Cała szóstka Nowego Roku jednak nie doczekała. Kilka godzin przed północą cichy zabójca - ulatniający się z podłączonego w kuchni piecyka gazowego tlenek węgla - wymordował całą rodzinę.
Mieszkańcy niewielkiego Żychlina są w szoku. - Takiej tragedii jeszcze tu nie było - mówi Sabina Szymańska (69 l.). Groszkowie mieszkali w niewielkim starym pałacyku przy ul. Narutowicza. Wśród sąsiadów cieszyli się znakomitą opinią. - To tacy dobrzy ludzie byli - mówią. - On dorabiał sobie jako budowlaniec, ona pracowała w jednym z miejscowych zakładów.
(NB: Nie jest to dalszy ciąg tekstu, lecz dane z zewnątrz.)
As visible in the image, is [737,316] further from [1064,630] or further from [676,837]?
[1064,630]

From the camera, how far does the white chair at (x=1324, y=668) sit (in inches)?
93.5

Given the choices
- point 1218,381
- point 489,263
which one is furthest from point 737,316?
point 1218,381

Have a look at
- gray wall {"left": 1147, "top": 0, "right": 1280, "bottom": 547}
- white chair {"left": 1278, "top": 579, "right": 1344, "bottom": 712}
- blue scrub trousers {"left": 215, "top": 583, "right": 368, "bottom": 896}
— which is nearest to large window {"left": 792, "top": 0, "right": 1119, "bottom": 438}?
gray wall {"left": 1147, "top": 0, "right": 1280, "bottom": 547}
W sylwestra rano przyjechał do nich wytęskniony syn z całą rodziną - żoną Anną ( 23 l.) i dziećmi: 2-letnim Kubusiem i roczną Wiktorią. Wspólnie mieli świętować nadejście Nowego Roku. Do domu Groszków dotarł też ich zięć - Krzysztof Jóźwik (35 l.) z 3-letnim synkiem Rafałem. I to właśnie on zauważył, że coś dziwnego zaczyna dziać się z jego dzieckiem.
- Dosłownie lało się przez ręce - mówi. - Opatuliłem je w koc i wyniosłem na dwór. Szybko pobiegłem do swojego mieszkania, skąd wezwaliśmy pogotowie. Synek leżał na wersalce. Walczył o życie. Aż piana leciała mu z buzi. Na szczęście karetka szybko przyjechała. Udało się go uratować.
Pan Krzysztof po odjeździe lekarzy zadzwonił do teściów. Nikt nie odbierał. Zaniepokojony pobiegł do ich domu. Tam znalazł sześć ciał.
- Gdy zobaczyłem leżącego na podłodze Kubusia, a obok niego Wiktorię, to mnie ścięło z nóg - opowiada. - Nie mogłem się pozbierać. Teść leżał na wersalce. Szwagier i szwagierka na podłodze w kuchni.
Na miejsce wezwano strażaków. Trzeba było ewakuować pozostałych mieszkańców budynku.
- Nie przypominam sobie takie tragedii, w której zaczadzeniu uległoby sześć osób - mówi Paweł Frątczak, rzecznik prasowy Państwowej Straży Pożarnej.